The D.C. suburb of 1.2 million — at 400 square miles, Fairfax is the big kahuna of the region — boasts an average household income of more than $150,000, just about the highest in the nation, and a barely there unemployment rate of 2.3%. Housing prices are up 1.5% in the past year alone, with the average cost of a house in the county now standing at $542,000.

The good fortune of being located next to the national seat of government has played a big part in Fairfax’s prosperity, of course, but the county also has become an increasingly active agent in shaping its own prosperity.

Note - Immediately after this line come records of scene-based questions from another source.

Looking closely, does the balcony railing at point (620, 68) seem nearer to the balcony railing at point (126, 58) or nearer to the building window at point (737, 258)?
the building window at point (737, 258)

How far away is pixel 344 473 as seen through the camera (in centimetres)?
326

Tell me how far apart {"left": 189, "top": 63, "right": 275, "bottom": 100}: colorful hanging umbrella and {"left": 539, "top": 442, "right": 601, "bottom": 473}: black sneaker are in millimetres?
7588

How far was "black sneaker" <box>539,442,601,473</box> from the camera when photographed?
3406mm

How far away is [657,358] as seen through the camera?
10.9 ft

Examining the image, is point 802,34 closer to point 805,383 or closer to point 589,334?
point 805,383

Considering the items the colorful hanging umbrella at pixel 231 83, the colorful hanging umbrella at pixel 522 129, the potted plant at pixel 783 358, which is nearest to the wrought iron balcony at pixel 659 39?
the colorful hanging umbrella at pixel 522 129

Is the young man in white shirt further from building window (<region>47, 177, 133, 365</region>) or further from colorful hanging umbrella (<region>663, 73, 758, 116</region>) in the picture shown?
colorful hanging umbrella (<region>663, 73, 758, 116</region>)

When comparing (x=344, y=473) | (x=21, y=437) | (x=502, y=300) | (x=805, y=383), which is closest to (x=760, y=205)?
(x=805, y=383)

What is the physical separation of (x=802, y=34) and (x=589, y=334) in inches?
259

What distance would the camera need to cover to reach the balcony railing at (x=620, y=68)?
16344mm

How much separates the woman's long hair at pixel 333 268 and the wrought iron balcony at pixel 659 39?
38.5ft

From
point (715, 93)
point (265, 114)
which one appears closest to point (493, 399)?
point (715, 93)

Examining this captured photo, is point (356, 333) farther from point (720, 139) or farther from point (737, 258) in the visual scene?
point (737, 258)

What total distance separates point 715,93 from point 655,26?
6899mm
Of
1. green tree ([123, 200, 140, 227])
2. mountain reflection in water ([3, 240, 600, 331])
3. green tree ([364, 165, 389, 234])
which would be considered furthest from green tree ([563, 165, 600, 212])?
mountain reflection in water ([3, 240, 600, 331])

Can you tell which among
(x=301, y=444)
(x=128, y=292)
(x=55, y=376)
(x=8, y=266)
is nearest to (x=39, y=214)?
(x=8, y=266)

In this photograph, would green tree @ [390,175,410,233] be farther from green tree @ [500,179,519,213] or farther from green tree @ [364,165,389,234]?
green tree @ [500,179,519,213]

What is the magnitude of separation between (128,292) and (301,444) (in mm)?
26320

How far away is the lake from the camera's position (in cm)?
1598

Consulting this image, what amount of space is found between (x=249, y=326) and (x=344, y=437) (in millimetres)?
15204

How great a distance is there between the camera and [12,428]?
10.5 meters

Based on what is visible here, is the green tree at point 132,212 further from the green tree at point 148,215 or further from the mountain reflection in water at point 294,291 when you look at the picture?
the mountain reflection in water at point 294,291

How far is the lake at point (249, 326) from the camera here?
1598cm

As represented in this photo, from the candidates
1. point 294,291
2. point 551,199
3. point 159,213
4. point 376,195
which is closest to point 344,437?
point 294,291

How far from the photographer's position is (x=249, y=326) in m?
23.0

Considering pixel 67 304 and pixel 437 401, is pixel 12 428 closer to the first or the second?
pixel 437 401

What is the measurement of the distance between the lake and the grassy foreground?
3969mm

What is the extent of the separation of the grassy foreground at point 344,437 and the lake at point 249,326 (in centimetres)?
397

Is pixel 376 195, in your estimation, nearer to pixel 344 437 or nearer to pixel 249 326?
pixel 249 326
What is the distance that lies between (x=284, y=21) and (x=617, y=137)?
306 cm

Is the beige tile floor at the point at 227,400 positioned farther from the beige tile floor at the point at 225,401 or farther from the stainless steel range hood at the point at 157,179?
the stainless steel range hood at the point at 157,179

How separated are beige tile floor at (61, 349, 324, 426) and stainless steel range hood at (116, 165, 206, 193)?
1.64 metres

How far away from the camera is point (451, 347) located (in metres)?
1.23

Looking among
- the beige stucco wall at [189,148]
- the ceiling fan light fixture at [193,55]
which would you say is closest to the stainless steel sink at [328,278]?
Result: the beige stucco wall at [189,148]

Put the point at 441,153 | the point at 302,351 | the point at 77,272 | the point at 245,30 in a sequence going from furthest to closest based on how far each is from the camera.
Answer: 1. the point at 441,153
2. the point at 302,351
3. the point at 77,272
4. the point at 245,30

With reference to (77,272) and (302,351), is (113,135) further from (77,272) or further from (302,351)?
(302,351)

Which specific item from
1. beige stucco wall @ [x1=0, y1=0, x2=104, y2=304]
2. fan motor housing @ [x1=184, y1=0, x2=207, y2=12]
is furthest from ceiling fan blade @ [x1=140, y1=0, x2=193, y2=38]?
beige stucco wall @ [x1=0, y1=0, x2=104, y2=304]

The catalyst was the government spending cuts of a dozen years ago. When Uncle Sam turned tightfisted, Fairfax’s slew of federal contractors felt the pain, and what hurt them hurt the county — big time.

Local leaders realized that they needed to get serious about diversifying their economy, and the result has been an ambitious, two-pronged plan to refashion Fairfax into a center of the knowledge economy.

Innovation pipeline
In the knowledge economy, the capital is intellectual, and the products are not wheat, or steel, but innovative ideas, especially in the technology and STEM (science, technology, engineering and mathematics) fields. Examples of businesses that fall under the term include cloud computing, aerospace, cybersecurity, genomic medicine, autonomous vehicles and data analytics — all white-collar, future-looking enterprises.

The county’s laser focus on these industries has paid big dividends. Fairfax now has almost 9,000 such technology companies based within its borders, and white-collar jobs make up 28% of its employment, a figure that is four times the national average. The workforce is young, too — a third are just 19 to 34 years old.Those are impressive stats for any jurisdiction, but Fairfax wants more, and that’s where its two-pronged plan kicks in.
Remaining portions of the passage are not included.